▶ **YOUR TASKS**
**1)** In the mapmaking forum thread, what did the creator of Campaign Cartographer advise doing after making maps in that program?
**2)** Write the next part of the mapmaking forum thread, picking up after its final post.

So is there a support group for addicted cartographers out there!?

----------


## Sigurd

> So is there a support group for addicted cartographers out there!?



Yes and you already have the url....  :Cool: 


Sigurd

----------


## Kingbreaker

> Also I have messaged a bit with one the creators of Campaign Cartographer. Now I know why the anti-aliasing of CC3 is bad: they really haven't implemented any anti-aliasing. They had problems with the performance. So their advice is to create maps in Campaign Cartographer, but then resize them in other software. A bit of a shame, but now that I can export my maps in huge dimensions it's not a problem for me anymore.
> 
> Nomadic, I replied to your questions about CC3/CD3 in the software discussion thread.
> 
> Oh, my Concetron map was posted on Simon Roger's blog (the creator I was messaging with):
> http://simonjrogers.livejournal.com/
> He plugged the Cartographer's Guild for me 
> 
> And I got a guy that asked me if I was willing to a paid commission to create a map for him. That was quite a shock and totally unexpected. Even flattering I must say. But I had to turn him down. This is a hobby for me and I don't want to feel any pressure.


That's an awesome, deserved complement - but I understand why you want to "keep it a hobby." It is nice to have something you love doing stay that way!

----------


## Gandwarf

Well, I think got the hang of CD3 again and I started mapping Tweeberg (Twomountain). It's quite literally the gate to Sirilion and the southern part of my world. It's a large, heavily fortified town. Progress on this map will probably be slow...

----------


## Ascension

Aren't all cities slow going?  :Wink:   Looks like you're doing something a lil different but I like it...even if I can't really tell what it is.

----------


## Gandwarf

> Looks like you're doing something a lil different but I like it...even if I can't really tell what it is.


I am always trying out new stuff (mainly messing with the effects) so maybe it is that. Once the city is finished it will look a lot like my other city maps.

▶ **SUPPLIED MATERIAL**

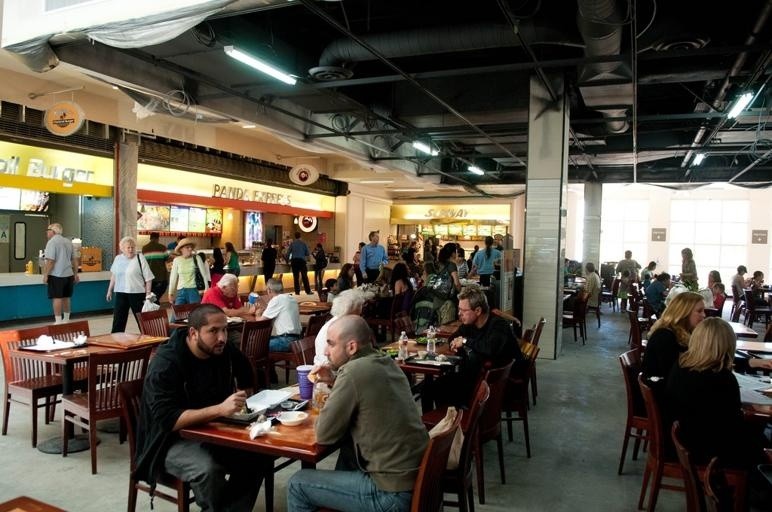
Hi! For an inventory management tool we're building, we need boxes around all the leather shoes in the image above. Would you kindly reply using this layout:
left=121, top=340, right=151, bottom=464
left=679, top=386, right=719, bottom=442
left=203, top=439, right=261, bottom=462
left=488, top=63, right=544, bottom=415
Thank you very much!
left=295, top=291, right=299, bottom=295
left=307, top=291, right=313, bottom=294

▶ **WRITTEN RESPONSES**
**1)** Resize them in other software.

**2)**
Oh, and I am very happy with my new computer. CD3 is a lot faster and although my biggest maps are slow to edit, they refuse to crash anymore. It's pretty cool, as in the Sirilion map for example I used to crash about 50% of the time as soon as I tried to scroll. I guess it was a processor/memory thing.

----------


## Gandwarf

And a small update. It looks like I still have some work to do  :Very Happy:

----------


## Nomadic

Can CD3 import images from elsewhere to use for terrain? If it does then I might just get it. It's great for building cities but its ability to display 3d terrain isn't all that good. If it can then I could use photoshop for the terrain and it for the house placement.

----------


## Gandwarf

Yes, you can import other images as background for example.

----------


## Gandwarf

I just updated the Sirilion map, but I put it in its own thread:
http://www.cartographersguild.com/sh...newpost&t=3155

----------


## Gandwarf

Next update, the city is finally getting into shape. Still loads to do, though.

----------


## Gandwarf

I snapped a quick screenshot of my progress. Most of the city itself is now finished. I just need to fill in the east. Then I have to decide what to do to the surrounding lands.

----------


## Gandwarf

Today was pretty productive. The city is about 80% finished I think. Larger version attached.

----------


## Mixpengo

You are too good, my friend, your cities are wonderful.

What size are you using for the map in City Designer 3? You know, at the beginning when you create a new map, the software is asking you the width / height in feet or meters.

----------


## Gandwarf

I mostly use the standard size, which is 1000x800 I think.
This map I started larger, at 2000x2000, but it wasn't needed. I cut away a lot of empty space.

----------


## Gandwarf

Well, here we go. The city is finished. I might redo the labeling in the future, but this is it for now. This was a pretty stressful map to finish and I had to push myself in the end. I think it turned out quite all right. I tried out some new things in the map, like an arena and cemetery. 

Glad to have this one out of my system  :Very Happy: 

*City description*
Tweeberg (translated literally: Twomountain) is the gate to Sirilion, the largest city in my world. Most parts of Tweeberg are favorably located on cliffs, while the middle lies in a valley, forming the best access to Sirilion and other cities to the south. Tweeberg has always been very important for the safety of Sirilion and it is heavily fortified with multiple walls, keeps and a castle. Walls head out of the city to the east and west, to block the enemy's passage to the south. The area directly to the north of the city is a desolate no man's land. The rulers didn't want any farmland or buildings there, as they could aid in a potential siege.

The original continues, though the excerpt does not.